### What you have to do
Please rewrite the items from the line containing "Comparing point 434,683" through the end of the items, changing "nearer" to "closer" and leaving everything else the same. Omit the pictures from your answer.
-------------------------
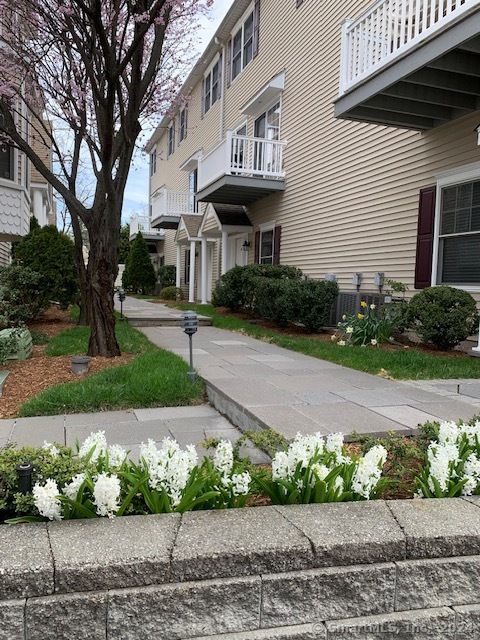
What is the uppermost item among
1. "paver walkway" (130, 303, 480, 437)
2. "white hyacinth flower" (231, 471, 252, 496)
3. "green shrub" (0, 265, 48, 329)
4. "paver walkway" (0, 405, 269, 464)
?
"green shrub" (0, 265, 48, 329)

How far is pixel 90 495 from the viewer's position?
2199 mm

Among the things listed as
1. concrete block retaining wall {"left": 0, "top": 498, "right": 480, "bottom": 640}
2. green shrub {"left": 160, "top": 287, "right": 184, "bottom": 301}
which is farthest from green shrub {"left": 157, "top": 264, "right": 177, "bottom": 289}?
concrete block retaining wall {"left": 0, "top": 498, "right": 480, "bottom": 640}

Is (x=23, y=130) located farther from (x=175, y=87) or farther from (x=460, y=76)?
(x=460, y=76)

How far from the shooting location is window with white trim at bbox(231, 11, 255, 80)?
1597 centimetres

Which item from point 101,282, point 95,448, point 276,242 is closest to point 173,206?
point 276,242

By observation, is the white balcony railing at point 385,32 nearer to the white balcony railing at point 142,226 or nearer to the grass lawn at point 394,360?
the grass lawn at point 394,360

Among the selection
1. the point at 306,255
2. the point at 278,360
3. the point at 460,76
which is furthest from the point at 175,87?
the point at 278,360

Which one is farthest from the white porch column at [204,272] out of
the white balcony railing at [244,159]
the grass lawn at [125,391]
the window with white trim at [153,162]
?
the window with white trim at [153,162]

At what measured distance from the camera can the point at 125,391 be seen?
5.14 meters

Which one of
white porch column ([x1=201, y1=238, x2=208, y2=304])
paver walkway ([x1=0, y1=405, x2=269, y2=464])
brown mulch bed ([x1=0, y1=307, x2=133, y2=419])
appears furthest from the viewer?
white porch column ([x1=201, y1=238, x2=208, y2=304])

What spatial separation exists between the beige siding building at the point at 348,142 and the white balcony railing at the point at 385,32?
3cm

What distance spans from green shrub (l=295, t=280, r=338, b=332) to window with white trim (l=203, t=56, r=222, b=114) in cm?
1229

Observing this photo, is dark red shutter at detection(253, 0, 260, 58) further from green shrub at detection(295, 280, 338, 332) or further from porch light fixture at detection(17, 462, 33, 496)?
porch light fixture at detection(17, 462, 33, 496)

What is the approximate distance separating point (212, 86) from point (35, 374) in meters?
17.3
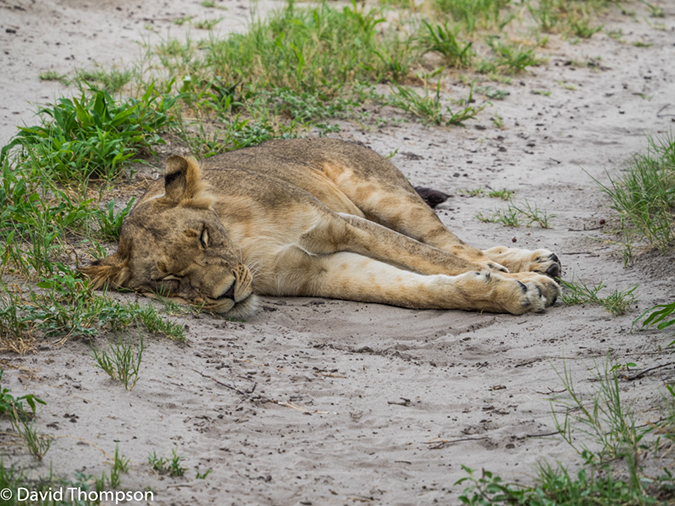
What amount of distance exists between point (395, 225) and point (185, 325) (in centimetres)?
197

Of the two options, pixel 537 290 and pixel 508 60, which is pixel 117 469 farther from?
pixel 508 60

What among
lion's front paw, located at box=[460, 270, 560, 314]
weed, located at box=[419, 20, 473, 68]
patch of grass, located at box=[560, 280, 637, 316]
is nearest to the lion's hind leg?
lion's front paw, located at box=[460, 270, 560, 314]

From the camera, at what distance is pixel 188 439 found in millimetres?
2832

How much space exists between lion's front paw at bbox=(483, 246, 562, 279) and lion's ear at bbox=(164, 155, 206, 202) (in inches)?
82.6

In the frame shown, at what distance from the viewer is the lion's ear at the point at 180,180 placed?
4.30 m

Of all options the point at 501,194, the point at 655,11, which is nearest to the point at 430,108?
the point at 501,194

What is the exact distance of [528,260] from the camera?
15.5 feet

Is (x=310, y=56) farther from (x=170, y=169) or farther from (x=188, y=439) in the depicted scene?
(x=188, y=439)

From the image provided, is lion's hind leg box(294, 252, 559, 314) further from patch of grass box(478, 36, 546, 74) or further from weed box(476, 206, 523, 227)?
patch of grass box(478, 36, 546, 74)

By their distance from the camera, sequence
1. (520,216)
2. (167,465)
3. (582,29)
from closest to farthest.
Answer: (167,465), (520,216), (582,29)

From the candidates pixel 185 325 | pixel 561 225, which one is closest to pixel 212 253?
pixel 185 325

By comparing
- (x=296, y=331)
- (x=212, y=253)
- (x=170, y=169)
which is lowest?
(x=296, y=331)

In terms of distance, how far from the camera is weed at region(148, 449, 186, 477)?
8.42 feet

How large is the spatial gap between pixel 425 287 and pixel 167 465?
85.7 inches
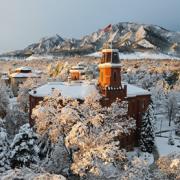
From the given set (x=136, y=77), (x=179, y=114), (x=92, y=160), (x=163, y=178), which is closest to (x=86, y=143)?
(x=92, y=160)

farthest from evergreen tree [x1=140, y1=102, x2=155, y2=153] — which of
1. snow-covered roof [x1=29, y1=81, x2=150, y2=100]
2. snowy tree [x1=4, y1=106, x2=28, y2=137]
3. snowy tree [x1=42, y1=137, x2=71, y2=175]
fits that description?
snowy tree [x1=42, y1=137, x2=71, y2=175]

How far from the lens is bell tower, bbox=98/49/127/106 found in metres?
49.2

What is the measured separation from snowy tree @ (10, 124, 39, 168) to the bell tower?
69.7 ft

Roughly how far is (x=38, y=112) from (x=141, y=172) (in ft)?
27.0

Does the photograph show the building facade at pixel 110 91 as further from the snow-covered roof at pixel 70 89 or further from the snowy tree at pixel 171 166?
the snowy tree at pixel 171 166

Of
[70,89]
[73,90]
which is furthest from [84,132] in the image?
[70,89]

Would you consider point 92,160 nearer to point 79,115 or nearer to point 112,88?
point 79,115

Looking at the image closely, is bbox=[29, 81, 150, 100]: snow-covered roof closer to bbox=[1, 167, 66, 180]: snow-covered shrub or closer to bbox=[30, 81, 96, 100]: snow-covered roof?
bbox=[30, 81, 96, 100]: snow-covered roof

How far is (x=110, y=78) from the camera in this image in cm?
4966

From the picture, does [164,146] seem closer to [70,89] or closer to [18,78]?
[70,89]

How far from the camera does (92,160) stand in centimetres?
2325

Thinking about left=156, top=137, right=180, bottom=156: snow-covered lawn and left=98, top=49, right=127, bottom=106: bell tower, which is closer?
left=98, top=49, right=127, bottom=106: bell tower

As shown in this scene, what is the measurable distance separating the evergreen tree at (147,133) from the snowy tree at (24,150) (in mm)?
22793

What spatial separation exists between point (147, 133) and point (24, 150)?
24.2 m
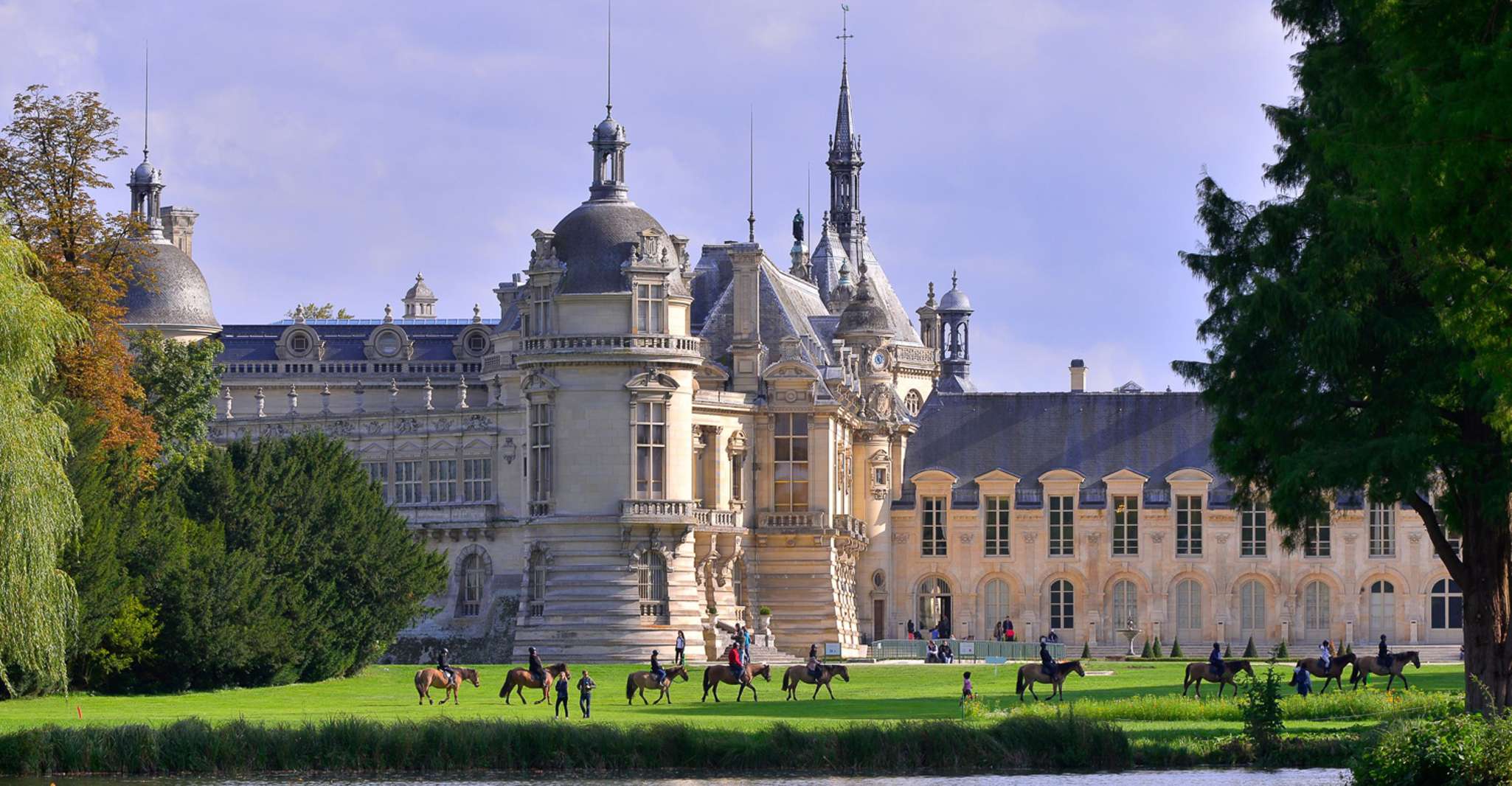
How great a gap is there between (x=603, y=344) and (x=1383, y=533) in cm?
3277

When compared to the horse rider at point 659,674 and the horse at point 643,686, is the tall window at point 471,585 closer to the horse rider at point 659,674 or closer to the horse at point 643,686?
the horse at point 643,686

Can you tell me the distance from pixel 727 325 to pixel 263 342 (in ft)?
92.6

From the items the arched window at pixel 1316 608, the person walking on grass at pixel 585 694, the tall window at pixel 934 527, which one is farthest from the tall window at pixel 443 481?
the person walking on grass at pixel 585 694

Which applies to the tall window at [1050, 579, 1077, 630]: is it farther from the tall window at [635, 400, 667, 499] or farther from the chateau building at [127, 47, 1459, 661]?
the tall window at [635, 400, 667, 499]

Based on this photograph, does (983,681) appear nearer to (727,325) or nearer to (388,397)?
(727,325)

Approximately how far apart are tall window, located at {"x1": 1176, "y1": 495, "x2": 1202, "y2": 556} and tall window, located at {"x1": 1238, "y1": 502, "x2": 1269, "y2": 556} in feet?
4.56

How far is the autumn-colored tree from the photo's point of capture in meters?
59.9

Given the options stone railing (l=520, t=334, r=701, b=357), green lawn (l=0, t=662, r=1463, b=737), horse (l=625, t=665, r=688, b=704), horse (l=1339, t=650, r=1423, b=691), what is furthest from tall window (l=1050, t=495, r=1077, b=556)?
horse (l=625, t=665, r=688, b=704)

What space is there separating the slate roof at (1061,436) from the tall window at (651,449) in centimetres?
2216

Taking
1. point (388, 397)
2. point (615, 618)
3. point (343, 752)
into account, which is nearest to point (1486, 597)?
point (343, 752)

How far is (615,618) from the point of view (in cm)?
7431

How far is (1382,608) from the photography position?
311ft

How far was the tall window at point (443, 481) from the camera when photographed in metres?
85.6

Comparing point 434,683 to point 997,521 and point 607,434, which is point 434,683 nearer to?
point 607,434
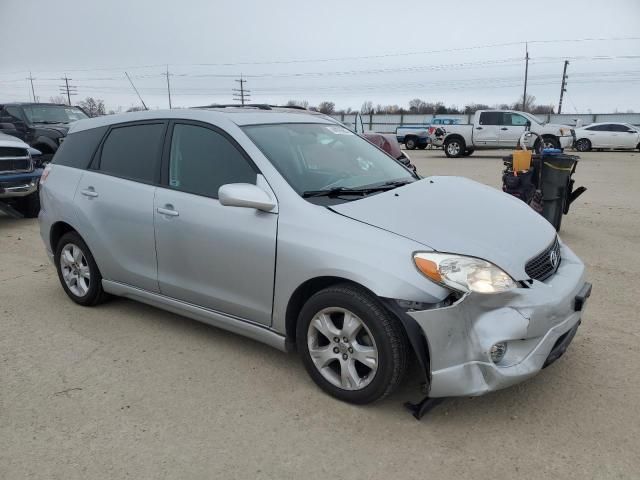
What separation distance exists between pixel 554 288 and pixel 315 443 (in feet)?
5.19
-------------------------
### Output
Comparing point 434,683 to point 997,521 and point 607,434, which is point 434,683 closer to?
point 607,434
What separation distance exists between pixel 554 288 and pixel 315 443 (in feet)?
5.19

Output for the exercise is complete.